According to IGN, 343 Industries recently revealed that the company is exploring the possibility of adding microtransactions to Halo: The Master Chief Collection, thus allowing gamers to purchase Spartan Points — which would allow them to unlock (buy) gear and customizations that they might’ve missed in previous seasons. However, these microtransactions only relate to seasonal items that are no longer available to obtain by regular means, at least for the time being.
The items in Halo: Master Chief Collection are currently unlocked with Season Points, and 343 Industries has stated that the company intends to keep seasonal items unlockable through gameplay. This means that players can still earn Spartan Points by completing challenges and leveling up through regular play. The addition of microtransactions or making the in-game currency purchasable with real-life currency would be an alternative method of unlocking in-game items.
This method would be reserved for players who want to skip the grind or perhaps purchase a specific item in Halo: The Master Chief Collection that is no longer unlockable with regular play. So, it would seem that purchasing Spartan Points is really a matter of choice and not a requirement, which admittedly makes the situation a bit better. Sure, it would give some players a chance to catch up faster and current players to obtain items without grinding for them.

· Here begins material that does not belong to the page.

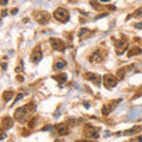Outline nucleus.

But the way these differ from usual transactions found in other games is that they won’t offer any unfair advantage to paying gamers in terms of progression. In other words, they won’t turn Halo: Master Chief Collection into a pay-to-win video game, at least for now. The sensitive and fragile hearts of gamers everywhere (we’re being sarcastic, obviously) couldn’t take having another one of their favorite titles turned into money-grabbing machinery by the giant gaming corporations.
The recently released Diablo Immortal is a perfect example of how microtransactions can ruin an otherwise great game. The fans of the Diablo franchise waited for half a decade for Blizzard to finally make a Diablo game for mobile devices, and the issue of microtransactions was brought up to the development team. Blizzard promised that microtransactions within the game wouldn’t affect players’ progression, similar to promises 343 is making with Halo: Master Chief Collection.
But of course, stretching the truth isn’t anything new to Blizzard, considering the company’s recent history, and microtransactions ended up affecting players’ progression in Diablo Immortal up to the point where players would need over $100,000 to play the end-game content correctly. Hopefully, the same won’t happen with Halo: The Master Chief Collection. Microtransactions alone aren’t the problem in themselves. But aggressive monetization tactics of various gaming companies are.
These methods of monetization aren’t fully regulated, and a vast number of companies are making their games pay-to-win, prompting players to pay real money to be able to progress. Another major issue is the loot boxes, which are now banned in several countries because they’ve been identified with gambling.